Journalists unable to try Korean dishes
By Yun Suh-young
At Cheong Wa Dae, the spouses of the heads of state participating in the Nuclear Security Summit were provided with traditional royal cuisine by Korea’s first lady Kim Yoon-ok. The 15 spouses of foreign dignitaries were also treated to a K-pop performance.
At the press center, however, reporters had fewer opportunities to taste Korean food. Although it was a great opportunity for the summit’s preparatory secretariat to promote it, few traditional dishes were introduced at the lunch and dinner buffets.
Some popular dishes such as jeon (traditional pancakes) and kimbap (rice rolled in dry seaweed with vegetables and beef) among others were missing from the menu.
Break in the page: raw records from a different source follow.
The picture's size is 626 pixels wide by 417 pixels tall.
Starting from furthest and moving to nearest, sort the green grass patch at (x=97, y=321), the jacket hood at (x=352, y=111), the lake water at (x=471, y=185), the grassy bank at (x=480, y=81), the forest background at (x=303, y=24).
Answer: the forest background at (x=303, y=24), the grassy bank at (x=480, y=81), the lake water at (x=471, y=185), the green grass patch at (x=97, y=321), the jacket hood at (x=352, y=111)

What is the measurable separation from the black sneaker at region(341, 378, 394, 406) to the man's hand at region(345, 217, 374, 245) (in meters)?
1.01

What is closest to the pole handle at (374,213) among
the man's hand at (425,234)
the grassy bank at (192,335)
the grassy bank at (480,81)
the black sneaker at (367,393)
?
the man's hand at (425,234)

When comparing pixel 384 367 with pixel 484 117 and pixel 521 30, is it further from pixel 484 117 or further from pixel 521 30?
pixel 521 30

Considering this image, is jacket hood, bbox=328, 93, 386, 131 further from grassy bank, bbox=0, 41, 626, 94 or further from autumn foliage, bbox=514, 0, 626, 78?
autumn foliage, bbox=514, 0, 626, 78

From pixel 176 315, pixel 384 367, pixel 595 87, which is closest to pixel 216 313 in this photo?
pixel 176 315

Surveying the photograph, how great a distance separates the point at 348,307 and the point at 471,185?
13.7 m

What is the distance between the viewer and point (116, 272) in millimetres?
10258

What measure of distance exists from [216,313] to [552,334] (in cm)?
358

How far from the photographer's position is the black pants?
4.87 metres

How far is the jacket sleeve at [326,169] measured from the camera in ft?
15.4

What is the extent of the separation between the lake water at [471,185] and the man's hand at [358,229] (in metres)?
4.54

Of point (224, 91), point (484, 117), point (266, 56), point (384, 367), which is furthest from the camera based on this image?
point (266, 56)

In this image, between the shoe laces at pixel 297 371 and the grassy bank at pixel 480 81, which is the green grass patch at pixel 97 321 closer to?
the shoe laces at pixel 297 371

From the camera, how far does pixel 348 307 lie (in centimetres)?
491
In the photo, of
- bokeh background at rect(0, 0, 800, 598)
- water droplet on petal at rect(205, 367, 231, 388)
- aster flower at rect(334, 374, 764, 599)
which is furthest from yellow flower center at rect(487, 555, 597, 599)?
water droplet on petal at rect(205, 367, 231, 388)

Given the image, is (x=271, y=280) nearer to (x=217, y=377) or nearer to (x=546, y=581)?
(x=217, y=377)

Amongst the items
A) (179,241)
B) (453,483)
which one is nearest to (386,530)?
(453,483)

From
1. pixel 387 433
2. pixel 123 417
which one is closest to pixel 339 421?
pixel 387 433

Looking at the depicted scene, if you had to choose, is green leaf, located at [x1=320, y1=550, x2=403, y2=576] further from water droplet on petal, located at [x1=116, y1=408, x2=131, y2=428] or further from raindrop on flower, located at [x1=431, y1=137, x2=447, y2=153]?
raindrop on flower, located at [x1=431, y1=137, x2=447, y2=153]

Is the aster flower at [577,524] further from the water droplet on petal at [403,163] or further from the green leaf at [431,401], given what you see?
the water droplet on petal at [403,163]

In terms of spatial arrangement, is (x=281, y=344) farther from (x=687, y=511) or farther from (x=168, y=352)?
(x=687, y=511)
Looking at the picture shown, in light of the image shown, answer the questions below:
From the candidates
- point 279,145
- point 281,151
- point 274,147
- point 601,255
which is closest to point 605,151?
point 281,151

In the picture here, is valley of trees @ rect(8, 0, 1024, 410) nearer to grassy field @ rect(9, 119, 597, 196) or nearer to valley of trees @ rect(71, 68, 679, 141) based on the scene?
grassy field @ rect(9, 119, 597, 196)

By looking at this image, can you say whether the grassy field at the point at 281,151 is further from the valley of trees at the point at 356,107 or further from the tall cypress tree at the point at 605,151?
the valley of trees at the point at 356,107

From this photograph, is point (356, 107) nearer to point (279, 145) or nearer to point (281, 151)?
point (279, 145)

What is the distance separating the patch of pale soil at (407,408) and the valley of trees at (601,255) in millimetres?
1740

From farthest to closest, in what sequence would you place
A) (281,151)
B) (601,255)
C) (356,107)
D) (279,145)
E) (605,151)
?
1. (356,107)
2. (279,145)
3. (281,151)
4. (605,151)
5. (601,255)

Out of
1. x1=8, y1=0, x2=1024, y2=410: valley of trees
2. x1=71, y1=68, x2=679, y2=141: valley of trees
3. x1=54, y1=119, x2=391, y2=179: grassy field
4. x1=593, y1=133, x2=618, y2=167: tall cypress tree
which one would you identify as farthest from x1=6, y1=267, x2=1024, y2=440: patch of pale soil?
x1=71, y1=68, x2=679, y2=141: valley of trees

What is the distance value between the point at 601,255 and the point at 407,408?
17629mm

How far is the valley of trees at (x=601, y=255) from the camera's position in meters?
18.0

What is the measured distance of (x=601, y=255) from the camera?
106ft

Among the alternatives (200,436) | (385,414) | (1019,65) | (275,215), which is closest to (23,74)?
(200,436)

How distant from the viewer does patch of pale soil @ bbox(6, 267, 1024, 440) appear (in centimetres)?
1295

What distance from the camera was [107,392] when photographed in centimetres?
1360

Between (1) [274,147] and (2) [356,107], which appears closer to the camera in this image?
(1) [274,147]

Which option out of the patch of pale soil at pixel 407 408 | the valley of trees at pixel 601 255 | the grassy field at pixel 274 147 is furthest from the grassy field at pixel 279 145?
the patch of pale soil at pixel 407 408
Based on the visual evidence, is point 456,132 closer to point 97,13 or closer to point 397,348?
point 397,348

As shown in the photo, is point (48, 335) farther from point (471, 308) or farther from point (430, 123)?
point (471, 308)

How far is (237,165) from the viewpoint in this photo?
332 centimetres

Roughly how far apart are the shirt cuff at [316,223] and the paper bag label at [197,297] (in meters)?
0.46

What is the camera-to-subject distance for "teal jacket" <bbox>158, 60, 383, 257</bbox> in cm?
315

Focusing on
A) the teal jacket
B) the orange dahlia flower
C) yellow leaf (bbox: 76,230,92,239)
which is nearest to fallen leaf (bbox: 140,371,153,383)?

Stews that are less familiar to foreigners were offered throughout the summit.
The chef in charge of the media dining area also expressed regret about some of the missing popular Korean dishes.
“I regret not being able to introduce a variety of Korean dishes to the press. We had to consider a wide range of issues from how easily the food will spoil to how fast it can be served,” said Song Young-won, the executive chef of the External Business Division of SK Networks, the parent company of Sheraton Grande Walkerhill and W Seoul Walkerhill hotels which catered the conference.
“Food such as kimbap can go bad quickly so we had to take it off the menu. As for jeon, we served it at other conferences like the G20 but this time it was left out. We usually serve grilled dishes on the spot, but considering the fact that reporters needed to eat quickly and leave, we took it out,” he said.
Other foods typically representing Korea such as bibimbap (rice mixed with vegetables), galbijim (short-rib stew), bulgogi (barbecued beef) and japchae (glass noodles with sauteed vegetables) were offered at different times.
About half of the menu consisted of Western food such as spaghetti and smoked salmon. Chinese dish such as fried chicken and shrimps in chili sauce was included. For Muslims, halal food was offered.
“Although we would have loved to provide more Korean food, we had to consider foreigners’ palates. They usually avoid sticky food that leaves a lasting aftertaste so we took out rice cakes for dessert,” said Song.
The foods most popular among foreigners were Korean barbecue and ribs, bibimbap and traditional tea such as omija tea, persimmon punch and sweet rice drinks.